WHO mengatakan, keputusan ini berdasarkan hasil penelitian yang masih dilakukan di Ghana, Kenya, dan Malawi. Penelitian tersebut melacak lebih dari 800 ribu anak yang sudah menerima vaksin malaria Mosquirix sejak 2019.

Vaksin Mosquirix alias RTS,S dikembangkan GlaxoSmithKline pada tahun 1987. Meski sudah disahkan, tapi vaksin ini masih memiliki banyak kendala.

Vaksin hanya memiliki efektivitas 30 persen. Lalu, dibutuhkan empat kali dosis dan perlindungannya akan memudar dalam beberapa bulan.
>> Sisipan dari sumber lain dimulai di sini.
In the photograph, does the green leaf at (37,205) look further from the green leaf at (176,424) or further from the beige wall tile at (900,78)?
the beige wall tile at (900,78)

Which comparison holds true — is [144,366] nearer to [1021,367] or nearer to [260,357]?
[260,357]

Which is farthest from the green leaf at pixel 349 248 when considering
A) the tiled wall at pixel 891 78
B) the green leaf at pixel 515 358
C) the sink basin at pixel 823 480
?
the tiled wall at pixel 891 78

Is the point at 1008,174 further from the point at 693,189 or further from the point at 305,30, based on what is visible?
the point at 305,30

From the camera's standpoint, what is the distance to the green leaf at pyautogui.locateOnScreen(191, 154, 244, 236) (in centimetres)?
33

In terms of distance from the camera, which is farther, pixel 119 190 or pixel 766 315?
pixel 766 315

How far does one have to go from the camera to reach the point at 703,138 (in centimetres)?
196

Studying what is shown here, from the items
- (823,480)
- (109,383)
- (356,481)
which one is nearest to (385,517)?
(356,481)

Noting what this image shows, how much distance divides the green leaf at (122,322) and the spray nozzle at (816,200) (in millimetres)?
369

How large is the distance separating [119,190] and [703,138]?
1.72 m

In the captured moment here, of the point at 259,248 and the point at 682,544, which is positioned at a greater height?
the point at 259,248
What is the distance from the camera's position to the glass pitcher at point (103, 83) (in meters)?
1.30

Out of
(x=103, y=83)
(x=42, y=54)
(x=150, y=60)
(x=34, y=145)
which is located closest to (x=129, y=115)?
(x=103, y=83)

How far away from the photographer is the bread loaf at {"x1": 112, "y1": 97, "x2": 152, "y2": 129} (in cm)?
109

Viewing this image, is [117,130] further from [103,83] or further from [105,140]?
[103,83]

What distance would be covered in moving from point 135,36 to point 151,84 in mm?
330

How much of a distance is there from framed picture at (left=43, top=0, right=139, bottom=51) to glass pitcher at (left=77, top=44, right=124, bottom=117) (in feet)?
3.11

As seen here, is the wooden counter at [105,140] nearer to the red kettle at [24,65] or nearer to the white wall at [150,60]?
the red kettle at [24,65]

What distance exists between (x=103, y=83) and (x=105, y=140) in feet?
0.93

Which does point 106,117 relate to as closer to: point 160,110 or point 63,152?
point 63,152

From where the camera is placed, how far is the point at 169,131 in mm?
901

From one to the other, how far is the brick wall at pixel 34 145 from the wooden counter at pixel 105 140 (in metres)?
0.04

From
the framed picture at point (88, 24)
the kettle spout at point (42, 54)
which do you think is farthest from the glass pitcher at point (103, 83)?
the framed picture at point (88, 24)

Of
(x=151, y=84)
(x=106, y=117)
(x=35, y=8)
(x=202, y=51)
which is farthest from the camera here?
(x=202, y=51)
Meski begitu, para ilmuwan yakin vaksin Mosquirix dapat berdampak besar pada malaria di Afrika. Di sana, setiap tahunnya tercatat sekitar 200 juta kasus infeksi dan 400 ribu kasus kematian akibat malaria.

"Ini langkah maju yang besar, ini bukan vaksin yang sempurna, tapi akan mencegah kematian ratusan ribu anak," kata direktur Institut Penelitian Medis Cambridge Julian Rayner, dikutip AP.

Rayner mengatakan, dampak vaksin pada penyebaran penyakit yang ditularkan melalui nyamuk itu masih belum diketahui. Tapi ia menekankan pengembangan vaksin Covid-19 dapat menjadi contoh kuat.

"Dua tahun terakhir memberi kami memberi kami pemahaman betapa pentingnya vaksin dalam upaya menyelamatkan nyawa dan mengurangi angka rawat inap, bahkan bila tidak mengurangi penularan secara langsung," katanya.